March 15, 2017.
I was ready to get out of the snow. I grabbed my friend Sarah and we drove east in search of new places and dry ground.
Dry River Channel
Sullivan’s Eastern Oregon hiking book mentions a short hike in the Badlands that follows an old river bed. I hadn’t seen it before, so we decided to make this our starting place. Following the directions we walked on a trail that took us to a narrow channel of short rock walls where we searched for Native American petroglyphs. Sarah and I investigated the rocks and looked for animal signs while her dog Ruby explored the top of the cliffs.
We looped back to the car and piled in to drive to our next stop.
The Juniper Woodlands Recreation Area is managed by the BLM and is located just north of the Oregon Badlands WIlderness. When we arrived at the trailhead we were greeted by a signboard with a map. Based on the map we put together a roughly 5.7 mile loop and started walking.
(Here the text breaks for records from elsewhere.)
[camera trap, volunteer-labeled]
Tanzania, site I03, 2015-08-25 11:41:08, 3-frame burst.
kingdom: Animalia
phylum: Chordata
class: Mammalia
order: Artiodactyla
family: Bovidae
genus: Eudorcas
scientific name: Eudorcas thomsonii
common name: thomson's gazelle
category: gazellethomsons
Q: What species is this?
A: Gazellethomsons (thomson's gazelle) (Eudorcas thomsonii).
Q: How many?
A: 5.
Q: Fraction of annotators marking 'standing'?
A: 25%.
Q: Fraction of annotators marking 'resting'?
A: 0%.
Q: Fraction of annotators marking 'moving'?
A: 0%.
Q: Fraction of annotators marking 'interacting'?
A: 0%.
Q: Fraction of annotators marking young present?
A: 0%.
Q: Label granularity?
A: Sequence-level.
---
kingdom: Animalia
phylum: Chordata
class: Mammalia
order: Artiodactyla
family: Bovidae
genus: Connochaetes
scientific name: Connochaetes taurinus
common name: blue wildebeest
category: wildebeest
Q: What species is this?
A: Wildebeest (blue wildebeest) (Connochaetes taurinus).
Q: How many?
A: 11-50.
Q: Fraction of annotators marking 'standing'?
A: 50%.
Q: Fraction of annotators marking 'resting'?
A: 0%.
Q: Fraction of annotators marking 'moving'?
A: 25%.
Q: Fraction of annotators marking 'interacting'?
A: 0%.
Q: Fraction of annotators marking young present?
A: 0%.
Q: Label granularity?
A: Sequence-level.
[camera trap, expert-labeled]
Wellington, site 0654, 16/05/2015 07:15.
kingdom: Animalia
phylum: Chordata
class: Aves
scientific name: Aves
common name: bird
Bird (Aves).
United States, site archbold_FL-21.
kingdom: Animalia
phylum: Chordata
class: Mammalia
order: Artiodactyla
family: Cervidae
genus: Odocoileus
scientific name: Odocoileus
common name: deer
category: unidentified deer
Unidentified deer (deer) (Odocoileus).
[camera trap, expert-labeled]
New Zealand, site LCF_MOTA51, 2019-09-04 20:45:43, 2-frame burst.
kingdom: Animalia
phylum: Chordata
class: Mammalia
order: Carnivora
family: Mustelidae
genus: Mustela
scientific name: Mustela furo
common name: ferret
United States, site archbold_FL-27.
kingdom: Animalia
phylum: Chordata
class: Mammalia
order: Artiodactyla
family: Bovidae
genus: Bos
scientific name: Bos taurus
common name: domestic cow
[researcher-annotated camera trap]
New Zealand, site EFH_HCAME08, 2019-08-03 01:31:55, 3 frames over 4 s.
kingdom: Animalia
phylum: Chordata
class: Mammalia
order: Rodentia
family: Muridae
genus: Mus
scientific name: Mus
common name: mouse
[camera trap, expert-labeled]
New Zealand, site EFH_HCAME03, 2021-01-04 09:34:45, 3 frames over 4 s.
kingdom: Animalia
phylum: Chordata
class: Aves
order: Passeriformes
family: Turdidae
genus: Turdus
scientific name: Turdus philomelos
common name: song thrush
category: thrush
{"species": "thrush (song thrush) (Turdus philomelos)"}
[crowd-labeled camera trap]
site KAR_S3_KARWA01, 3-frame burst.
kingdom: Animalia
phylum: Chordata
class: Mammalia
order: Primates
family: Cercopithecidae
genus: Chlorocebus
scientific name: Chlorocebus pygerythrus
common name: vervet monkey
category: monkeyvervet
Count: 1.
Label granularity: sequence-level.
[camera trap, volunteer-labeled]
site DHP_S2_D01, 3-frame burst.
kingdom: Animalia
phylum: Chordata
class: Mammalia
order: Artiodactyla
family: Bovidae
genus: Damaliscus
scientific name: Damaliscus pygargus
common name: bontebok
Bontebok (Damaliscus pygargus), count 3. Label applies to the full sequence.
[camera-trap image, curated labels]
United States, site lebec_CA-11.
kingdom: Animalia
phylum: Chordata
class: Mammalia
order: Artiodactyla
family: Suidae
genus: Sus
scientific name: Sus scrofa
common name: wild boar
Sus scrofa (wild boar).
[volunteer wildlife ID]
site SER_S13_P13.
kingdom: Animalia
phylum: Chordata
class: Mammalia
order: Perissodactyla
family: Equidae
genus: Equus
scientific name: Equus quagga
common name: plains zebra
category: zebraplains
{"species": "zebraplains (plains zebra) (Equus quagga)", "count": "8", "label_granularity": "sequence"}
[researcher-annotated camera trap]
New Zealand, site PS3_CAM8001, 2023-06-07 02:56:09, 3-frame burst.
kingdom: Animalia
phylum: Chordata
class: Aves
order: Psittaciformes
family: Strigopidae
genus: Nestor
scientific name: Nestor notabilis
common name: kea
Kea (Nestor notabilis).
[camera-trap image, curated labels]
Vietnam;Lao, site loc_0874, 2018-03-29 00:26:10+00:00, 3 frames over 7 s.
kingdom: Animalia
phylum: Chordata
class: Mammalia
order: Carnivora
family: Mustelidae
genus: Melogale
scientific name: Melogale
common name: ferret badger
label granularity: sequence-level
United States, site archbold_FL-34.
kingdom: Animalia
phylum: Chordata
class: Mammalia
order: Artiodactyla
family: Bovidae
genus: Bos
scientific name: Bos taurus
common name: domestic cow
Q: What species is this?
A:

The trails were named and color coded on the map. Once we started hiking we noticed that the trail junctions were marked, however, with numbers. We did our best to stay on our route.
The terrain was terribly monotonous. It was flat and dry, with sage and juniper dominating the vegetation. The sky overhead was thick and gray. We were not inspired. Occasionally we’d stumble across an interesting sight. A large pile of old, rusted cans. Three attached vertebrae. Hundreds of purple juniper berries strewn beneath a large tree.
We couldn’t have reached the trailhead soon enough. It was time for one more hike.
As luck would have it, we saved the best for last.
Reynolds Pond was stunning. We could hardly believe our eyes. Underneath moody clouds we saw bright yellow and orange leaves that seemed to defy the desert’s color palette. Beneath the water we could look down to the bottom of the pond. There was something to look at in all directions. My only disappointment was that the trail looping the pond was only a mile long. We wouldn’t have much of a walk here.
But, it felt great to walk on dry ground and feel that cool desert air on my face. I really enjoyed checking out some new places at a time where I thought I’d seen it all. No matter how much I explore there is always something new to discover.